During a comic collecting boom in the mid 90’s, DC infamously killed its flagship hero Superman, and crippled the legendary Batman. Both moves proved financially successful, albeit briefly, but condemned by fans, and both characters were returned within the year. With Spider-man 3 currently demolishing all box office records, one might assume that the comic industry has prospered from the Superhero blockbuster boom. But hits such as Ghost Rider and Batman Begins are having only a minimal effect on the industry. Captain America’s exit, a shock ending tagged onto the tepidly received Civil War event may have made the headlines, but will see only a temporary rise in sales.
Of course, the need for weekly doses of sensationalism has led to the majority of prime-time US shows whoring themselves out to the water cooler in-crowd. 24 killed almost every regular character off last year, including fan favourite Tony Alameda, and has suffered critically and commercially this year due to a lack of familiar faces. Lost regularly ups its nelson ratings with the promise of an islander’s departure, with Prison Break’s second season drop in escapees lending the show a leaner, meaner pacing. Perhaps the cast culling is a necessity of serial drama; Buffy and Alias suffered far worse, undergoing retcons and reboots with each season. Like an aging rock star the serial drama hero must change or die, evolving with every movie incarnation and cultural shift.
The death of the hero is far from a recent trend, having echoed through the earliest myths. A weary Conan Doyle killed Sherlock Holmes only to revive him due to rabid public demand, yet Holme’s climactic struggle with arch-enemy James Moriarty over Reichenbach Falls is the sleuth’s most memorable moment. Perhaps Holme’s apparent death means more because it was intended as final; something that no comic book death will ever be.

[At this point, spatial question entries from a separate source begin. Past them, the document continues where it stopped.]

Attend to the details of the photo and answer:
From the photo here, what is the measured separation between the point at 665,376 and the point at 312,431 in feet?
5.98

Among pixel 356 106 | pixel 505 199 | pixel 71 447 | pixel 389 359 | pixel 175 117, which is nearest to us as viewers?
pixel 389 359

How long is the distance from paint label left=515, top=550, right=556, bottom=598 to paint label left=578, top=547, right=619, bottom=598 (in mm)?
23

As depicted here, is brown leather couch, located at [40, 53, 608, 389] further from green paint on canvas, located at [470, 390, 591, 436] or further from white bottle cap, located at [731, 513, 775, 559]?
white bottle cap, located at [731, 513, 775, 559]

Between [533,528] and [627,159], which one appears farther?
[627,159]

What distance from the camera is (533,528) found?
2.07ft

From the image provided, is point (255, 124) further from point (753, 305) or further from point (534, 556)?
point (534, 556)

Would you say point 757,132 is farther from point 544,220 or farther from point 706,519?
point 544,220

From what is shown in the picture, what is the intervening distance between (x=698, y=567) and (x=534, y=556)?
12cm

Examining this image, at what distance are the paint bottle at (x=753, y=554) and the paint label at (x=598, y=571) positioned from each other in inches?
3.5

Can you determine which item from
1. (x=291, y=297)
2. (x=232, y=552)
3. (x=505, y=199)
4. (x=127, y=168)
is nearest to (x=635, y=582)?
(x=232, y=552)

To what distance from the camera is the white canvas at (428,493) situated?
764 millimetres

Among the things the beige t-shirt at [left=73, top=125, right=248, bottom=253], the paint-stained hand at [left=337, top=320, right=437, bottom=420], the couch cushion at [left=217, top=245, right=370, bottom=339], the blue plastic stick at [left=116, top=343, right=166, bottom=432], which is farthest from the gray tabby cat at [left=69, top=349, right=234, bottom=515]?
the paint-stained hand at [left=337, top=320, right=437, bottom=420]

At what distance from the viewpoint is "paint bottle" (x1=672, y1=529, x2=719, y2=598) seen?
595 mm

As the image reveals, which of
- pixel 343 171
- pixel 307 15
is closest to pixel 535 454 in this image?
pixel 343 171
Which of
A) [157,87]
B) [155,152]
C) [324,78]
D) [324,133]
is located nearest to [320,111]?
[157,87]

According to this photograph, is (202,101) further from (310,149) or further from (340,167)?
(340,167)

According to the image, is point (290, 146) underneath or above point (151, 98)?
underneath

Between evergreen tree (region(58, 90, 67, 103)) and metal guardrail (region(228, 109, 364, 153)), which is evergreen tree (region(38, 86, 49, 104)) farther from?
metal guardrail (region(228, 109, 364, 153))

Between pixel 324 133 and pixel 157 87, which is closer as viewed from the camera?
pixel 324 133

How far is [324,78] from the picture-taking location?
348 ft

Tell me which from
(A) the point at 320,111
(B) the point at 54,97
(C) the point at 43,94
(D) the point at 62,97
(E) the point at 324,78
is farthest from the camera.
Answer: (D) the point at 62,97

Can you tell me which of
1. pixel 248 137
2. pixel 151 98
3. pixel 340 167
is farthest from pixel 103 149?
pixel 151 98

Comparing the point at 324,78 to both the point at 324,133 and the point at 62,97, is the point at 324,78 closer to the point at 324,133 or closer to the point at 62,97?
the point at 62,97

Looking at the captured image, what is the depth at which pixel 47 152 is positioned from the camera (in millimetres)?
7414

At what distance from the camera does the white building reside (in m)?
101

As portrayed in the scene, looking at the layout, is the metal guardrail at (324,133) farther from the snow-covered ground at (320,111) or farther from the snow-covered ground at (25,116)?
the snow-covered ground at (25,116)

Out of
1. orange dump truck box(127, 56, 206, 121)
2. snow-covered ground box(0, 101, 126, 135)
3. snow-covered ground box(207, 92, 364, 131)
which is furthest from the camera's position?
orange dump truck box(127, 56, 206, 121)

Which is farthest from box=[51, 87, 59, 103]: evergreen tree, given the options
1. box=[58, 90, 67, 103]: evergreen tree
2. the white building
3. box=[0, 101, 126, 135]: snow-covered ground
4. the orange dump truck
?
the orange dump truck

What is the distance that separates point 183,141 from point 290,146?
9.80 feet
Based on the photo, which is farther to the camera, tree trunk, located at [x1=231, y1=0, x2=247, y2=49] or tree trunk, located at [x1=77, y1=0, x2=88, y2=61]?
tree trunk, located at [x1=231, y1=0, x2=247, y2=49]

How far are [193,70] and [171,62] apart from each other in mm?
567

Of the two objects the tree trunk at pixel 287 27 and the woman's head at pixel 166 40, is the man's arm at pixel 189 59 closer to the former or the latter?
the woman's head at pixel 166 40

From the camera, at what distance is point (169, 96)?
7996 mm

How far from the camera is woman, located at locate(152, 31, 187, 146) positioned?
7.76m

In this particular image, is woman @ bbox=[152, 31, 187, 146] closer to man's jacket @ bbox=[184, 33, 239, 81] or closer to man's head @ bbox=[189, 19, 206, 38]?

As the age old comic book adage goes, “nobody stays dead in comics except Bucky, Jason Todd, and Uncle Ben”, two of whom have now been revived multiple times since its conception. Bruce Lee, Jim Hendrix and Bob Marley all gained cultural immortality from untimely deaths, but unlike Uncle Ben, they won’t be coming back anytime soon. To the devout fanatic, the dead hero’s inevitable resurrection is an embarrassment to the medium, but perhaps the possibility of a comeback is what gives the death its resonance. Jesus’ resurrection is what makes Easter the celebration of a miracle rather than the mourning of an execution by order of the (super)villainous Pontius Pilate.
Pushing lamentable biblical allusions aside, the mythical hero is the only contemporary fictional entity capable of travelling to the furthest reaches of the subconscious curiosity and back again. With all but the deepest oceans discovered, chartered and filed away, and deep space exploration no longer a fantasy but a matter of time, the hereafter is the only journey from which there’ll be no postcards.
Though the superhero does not age, he does date and fade into obscurity. Captain America is a more powerful icon now that he’s dead. He’ll return, the red white and blue worn by Steve Rogers or someone else. But I can’t help but doubt whether the values he once stood for will have stayed the same.